> DATA TO USE
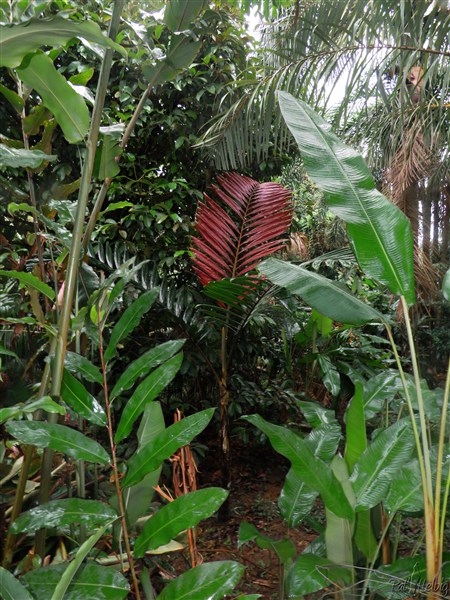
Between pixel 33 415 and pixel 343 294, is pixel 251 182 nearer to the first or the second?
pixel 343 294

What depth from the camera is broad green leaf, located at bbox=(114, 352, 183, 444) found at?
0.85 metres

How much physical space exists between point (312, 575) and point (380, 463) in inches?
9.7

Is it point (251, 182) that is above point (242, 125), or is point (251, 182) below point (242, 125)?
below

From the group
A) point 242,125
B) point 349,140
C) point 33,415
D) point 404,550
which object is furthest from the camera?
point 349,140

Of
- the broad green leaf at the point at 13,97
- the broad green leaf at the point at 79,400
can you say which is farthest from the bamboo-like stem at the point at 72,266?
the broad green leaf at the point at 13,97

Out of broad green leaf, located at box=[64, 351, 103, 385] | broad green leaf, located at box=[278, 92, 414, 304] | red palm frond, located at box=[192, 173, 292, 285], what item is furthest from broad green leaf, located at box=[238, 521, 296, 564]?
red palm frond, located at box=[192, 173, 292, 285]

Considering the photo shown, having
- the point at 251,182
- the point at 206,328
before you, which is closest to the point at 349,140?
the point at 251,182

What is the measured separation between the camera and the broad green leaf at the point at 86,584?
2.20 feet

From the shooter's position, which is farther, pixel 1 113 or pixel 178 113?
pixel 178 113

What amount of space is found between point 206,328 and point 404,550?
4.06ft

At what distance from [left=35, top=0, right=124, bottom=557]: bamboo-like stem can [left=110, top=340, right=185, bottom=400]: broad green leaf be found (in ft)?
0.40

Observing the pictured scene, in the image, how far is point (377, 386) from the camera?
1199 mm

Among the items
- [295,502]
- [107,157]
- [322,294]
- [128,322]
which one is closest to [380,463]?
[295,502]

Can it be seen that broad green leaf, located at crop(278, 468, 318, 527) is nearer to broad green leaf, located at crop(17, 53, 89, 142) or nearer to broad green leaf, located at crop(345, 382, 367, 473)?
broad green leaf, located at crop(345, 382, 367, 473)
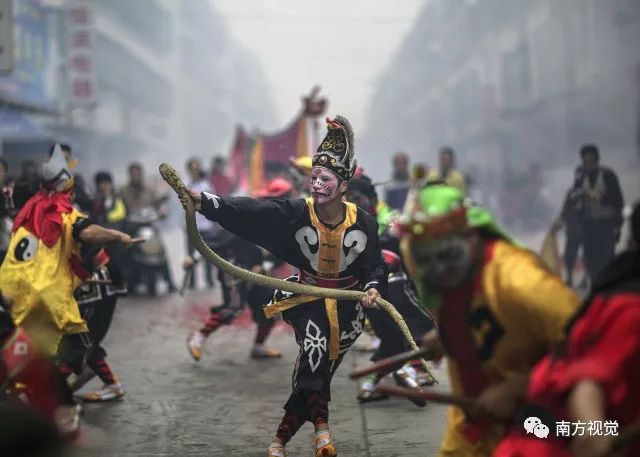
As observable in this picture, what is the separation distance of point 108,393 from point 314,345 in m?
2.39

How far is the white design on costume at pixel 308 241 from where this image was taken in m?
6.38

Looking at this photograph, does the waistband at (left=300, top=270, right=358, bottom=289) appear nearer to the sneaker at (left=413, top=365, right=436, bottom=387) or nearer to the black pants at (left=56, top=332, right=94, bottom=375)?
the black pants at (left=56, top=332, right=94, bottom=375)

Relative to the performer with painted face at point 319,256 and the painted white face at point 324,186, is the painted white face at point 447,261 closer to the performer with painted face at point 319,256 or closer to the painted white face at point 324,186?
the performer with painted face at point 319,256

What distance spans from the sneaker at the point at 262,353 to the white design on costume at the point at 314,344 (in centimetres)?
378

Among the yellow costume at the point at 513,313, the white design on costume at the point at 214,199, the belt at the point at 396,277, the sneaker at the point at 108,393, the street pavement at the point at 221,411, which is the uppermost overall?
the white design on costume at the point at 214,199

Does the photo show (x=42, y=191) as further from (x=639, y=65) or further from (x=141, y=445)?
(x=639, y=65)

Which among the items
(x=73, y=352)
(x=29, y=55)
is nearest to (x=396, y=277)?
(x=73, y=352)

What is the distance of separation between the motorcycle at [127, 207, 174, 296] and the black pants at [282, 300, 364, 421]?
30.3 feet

> GIVEN PROBLEM
Please reproduce all of the entries above word for word, omitting the pictures.

> REPLY
Between pixel 33 415 and pixel 343 294, is pixel 251 182 nearer to the first or the second?
pixel 343 294

What depth from the camera is broad green leaf, located at bbox=(114, 352, 183, 444) found at?
0.85 metres

How much physical space exists between point (312, 575) and point (380, 463) in inches?
9.7

Is it point (251, 182) that is above point (242, 125), or is point (251, 182) below point (242, 125)?
below

From the group
A) point 242,125
B) point 349,140
C) point 33,415
D) point 404,550
which object is furthest from the camera?
point 349,140

Of
- the broad green leaf at the point at 13,97
- the broad green leaf at the point at 79,400
can you say which is farthest from the bamboo-like stem at the point at 72,266?
the broad green leaf at the point at 13,97

Out of broad green leaf, located at box=[64, 351, 103, 385] | broad green leaf, located at box=[278, 92, 414, 304] | red palm frond, located at box=[192, 173, 292, 285], what item is furthest from broad green leaf, located at box=[238, 521, 296, 564]?
red palm frond, located at box=[192, 173, 292, 285]

Considering the photo shown, having
- the point at 251,182
- the point at 206,328
before you, which is closest to the point at 349,140?
the point at 251,182

What is the measured separation between the camera and the broad green leaf at the point at 86,584?
2.20 feet

From the shooter's position, which is farther, pixel 1 113 or pixel 178 113?
pixel 178 113

What amount of space is found between point 206,328 and point 404,550?
4.06ft

At what distance from [left=35, top=0, right=124, bottom=557]: bamboo-like stem can [left=110, top=340, right=185, bottom=400]: broad green leaf be found (in ft)?
0.40

Observing the pictured scene, in the image, how far is point (377, 386) from the camera?
1199 mm

Among the items
- [295,502]
- [107,157]
- [322,294]
- [128,322]
which one is closest to [380,463]?
[295,502]

Can it be seen that broad green leaf, located at crop(278, 468, 318, 527) is nearer to broad green leaf, located at crop(17, 53, 89, 142) or nearer to broad green leaf, located at crop(345, 382, 367, 473)?
broad green leaf, located at crop(345, 382, 367, 473)
As observable in this picture, what is the separation distance of point 108,393 from point 314,345 in m?
2.39

How far is the white design on costume at pixel 308 241 from where this image was taken in m?
6.38

Looking at this photograph, does the waistband at (left=300, top=270, right=358, bottom=289) appear nearer to the sneaker at (left=413, top=365, right=436, bottom=387) or nearer to the black pants at (left=56, top=332, right=94, bottom=375)?
the black pants at (left=56, top=332, right=94, bottom=375)

Relative to the performer with painted face at point 319,256 and the painted white face at point 324,186, is the painted white face at point 447,261 closer to the performer with painted face at point 319,256 or closer to the painted white face at point 324,186?
the performer with painted face at point 319,256

What distance spans from the sneaker at the point at 262,353 to the white design on costume at the point at 314,344 (in centimetres)?
378

Among the yellow costume at the point at 513,313, the white design on costume at the point at 214,199, the belt at the point at 396,277, the sneaker at the point at 108,393, the street pavement at the point at 221,411, which is the uppermost overall?
the white design on costume at the point at 214,199

Does the photo show (x=42, y=191) as further from (x=639, y=65) or further from (x=141, y=445)?
(x=639, y=65)

Which among the items
(x=73, y=352)
(x=29, y=55)
is nearest to (x=396, y=277)?
(x=73, y=352)

What is the distance of separation between the motorcycle at [127, 207, 174, 296] and the black pants at [282, 300, 364, 421]?
30.3 feet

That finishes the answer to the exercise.